--- INSTRUCTIONS TO FOLLOW ---
Rewrite the rows starting at the line that has "Is point 803,908" and stopping after the line that has "3. (x=204, y=1313)", swapping "nearest" for "closest" and leaving everything else unchanged.

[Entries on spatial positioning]
---+---

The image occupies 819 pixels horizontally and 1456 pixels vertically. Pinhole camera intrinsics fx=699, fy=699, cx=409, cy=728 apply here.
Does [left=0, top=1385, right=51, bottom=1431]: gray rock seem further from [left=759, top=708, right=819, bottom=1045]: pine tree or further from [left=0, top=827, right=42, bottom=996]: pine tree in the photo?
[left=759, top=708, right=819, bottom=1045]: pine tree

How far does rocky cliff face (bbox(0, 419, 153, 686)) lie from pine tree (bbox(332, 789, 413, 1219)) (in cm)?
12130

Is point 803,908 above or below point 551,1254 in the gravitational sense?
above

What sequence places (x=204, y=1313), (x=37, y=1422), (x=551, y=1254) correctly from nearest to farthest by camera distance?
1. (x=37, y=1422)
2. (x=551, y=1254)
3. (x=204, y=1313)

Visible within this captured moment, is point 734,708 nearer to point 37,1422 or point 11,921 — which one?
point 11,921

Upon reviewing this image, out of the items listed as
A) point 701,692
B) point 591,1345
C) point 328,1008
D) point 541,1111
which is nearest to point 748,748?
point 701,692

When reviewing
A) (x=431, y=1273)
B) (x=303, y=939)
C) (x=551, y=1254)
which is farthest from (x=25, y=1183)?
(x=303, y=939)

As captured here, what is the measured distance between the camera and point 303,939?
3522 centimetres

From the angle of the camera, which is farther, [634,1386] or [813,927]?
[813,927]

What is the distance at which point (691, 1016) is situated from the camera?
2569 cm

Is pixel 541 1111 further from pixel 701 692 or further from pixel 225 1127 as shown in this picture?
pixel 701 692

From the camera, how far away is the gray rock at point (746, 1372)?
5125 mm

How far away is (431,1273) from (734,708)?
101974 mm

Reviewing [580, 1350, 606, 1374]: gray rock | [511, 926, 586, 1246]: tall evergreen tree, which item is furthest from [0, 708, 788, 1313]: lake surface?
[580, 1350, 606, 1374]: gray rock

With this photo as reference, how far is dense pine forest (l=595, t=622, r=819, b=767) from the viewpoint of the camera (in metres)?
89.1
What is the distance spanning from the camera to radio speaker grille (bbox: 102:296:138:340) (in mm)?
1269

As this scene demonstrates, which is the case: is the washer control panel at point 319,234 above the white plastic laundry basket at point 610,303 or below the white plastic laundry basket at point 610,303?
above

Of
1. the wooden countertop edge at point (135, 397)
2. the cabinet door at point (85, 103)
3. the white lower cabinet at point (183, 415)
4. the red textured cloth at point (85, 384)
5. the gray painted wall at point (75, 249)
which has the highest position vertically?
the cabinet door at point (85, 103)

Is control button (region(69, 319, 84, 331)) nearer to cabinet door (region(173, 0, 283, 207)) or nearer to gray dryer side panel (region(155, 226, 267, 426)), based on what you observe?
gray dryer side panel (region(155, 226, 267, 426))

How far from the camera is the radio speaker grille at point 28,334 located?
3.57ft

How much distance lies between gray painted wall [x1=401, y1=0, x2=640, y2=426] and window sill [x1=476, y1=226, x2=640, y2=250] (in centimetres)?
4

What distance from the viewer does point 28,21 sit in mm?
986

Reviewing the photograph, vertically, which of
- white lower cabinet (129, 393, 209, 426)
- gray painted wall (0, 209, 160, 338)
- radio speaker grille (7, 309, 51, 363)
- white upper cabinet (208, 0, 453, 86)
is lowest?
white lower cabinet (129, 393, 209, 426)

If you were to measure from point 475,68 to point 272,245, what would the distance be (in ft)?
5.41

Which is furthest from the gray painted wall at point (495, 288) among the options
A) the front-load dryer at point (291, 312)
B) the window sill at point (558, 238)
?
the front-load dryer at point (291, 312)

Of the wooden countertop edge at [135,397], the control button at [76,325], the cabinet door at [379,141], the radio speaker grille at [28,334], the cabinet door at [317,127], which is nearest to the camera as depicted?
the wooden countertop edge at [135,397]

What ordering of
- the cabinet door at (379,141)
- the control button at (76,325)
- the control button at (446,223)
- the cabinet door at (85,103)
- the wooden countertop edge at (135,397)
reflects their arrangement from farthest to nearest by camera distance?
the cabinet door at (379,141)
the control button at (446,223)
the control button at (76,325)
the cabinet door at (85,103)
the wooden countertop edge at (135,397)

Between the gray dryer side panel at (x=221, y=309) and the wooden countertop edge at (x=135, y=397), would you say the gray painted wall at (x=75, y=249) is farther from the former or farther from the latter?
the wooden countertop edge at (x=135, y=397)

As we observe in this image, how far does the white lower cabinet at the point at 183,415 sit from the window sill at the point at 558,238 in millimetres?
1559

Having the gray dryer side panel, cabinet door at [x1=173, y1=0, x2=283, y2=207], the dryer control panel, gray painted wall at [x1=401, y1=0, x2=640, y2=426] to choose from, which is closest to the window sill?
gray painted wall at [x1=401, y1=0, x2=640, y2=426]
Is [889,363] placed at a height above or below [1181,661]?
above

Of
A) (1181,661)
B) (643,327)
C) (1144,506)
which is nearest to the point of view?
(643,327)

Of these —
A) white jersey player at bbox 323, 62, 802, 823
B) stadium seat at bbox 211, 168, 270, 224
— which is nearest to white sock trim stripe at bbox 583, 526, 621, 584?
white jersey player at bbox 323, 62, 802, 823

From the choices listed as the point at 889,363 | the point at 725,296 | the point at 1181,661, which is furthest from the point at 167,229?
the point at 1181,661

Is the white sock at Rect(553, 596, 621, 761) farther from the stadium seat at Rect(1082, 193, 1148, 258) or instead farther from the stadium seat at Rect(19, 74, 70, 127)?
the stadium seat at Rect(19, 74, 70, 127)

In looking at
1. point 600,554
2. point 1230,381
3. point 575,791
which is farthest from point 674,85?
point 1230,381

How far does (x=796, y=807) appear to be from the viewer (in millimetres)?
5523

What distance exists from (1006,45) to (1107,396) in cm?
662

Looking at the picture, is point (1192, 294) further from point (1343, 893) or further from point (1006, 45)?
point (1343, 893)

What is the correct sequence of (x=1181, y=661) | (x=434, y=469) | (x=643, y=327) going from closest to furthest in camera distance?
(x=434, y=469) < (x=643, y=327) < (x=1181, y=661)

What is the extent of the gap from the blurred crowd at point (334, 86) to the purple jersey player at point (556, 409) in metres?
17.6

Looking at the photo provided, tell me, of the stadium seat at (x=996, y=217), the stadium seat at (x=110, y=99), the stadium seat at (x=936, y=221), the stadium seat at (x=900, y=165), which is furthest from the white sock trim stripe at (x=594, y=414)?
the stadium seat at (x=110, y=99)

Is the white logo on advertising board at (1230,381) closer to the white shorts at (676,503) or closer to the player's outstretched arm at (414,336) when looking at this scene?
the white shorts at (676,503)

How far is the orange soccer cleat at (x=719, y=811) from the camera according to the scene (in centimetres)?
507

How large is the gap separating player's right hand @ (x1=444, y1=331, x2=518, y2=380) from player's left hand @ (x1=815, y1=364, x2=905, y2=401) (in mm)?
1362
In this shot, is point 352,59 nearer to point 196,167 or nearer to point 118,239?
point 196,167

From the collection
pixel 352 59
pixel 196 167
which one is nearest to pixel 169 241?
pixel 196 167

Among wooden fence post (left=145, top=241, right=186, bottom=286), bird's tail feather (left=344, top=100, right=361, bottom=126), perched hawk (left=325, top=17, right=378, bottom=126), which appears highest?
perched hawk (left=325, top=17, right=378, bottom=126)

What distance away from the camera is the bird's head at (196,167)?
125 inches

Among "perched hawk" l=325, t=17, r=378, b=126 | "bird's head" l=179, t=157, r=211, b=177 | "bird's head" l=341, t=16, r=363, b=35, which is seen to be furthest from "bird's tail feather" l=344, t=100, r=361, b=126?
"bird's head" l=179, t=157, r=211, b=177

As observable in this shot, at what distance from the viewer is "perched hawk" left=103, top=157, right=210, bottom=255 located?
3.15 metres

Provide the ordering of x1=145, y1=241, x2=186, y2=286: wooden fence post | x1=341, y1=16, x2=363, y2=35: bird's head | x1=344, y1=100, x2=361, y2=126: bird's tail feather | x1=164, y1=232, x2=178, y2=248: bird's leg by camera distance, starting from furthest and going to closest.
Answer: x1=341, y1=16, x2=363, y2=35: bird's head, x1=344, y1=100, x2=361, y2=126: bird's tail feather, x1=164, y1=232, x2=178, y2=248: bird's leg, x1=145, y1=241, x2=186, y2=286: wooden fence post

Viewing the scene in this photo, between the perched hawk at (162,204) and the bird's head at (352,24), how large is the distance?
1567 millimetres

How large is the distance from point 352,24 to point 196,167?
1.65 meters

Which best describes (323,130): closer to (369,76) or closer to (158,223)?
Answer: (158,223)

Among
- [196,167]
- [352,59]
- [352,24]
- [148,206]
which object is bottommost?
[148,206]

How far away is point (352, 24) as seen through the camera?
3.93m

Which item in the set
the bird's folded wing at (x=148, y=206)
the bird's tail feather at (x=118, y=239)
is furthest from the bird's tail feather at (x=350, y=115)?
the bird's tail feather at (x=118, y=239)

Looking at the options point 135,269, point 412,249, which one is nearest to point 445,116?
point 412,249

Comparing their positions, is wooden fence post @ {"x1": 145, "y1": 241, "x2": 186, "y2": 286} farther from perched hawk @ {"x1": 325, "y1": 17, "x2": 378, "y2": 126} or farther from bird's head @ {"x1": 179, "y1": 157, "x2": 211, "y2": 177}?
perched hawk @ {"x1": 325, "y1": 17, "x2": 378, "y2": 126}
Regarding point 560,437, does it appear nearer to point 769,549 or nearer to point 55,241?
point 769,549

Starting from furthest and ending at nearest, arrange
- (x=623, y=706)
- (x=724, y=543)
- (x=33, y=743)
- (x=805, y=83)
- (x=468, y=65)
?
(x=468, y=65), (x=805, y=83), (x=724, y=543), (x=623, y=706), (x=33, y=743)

---+---

--- ANSWER TO THE TASK ---
Is point 803,908 above or below point 551,1254 in the gravitational sense?
above

What sequence places (x=204, y=1313), (x=37, y=1422), (x=551, y=1254) correctly from closest to farthest by camera distance?
1. (x=37, y=1422)
2. (x=551, y=1254)
3. (x=204, y=1313)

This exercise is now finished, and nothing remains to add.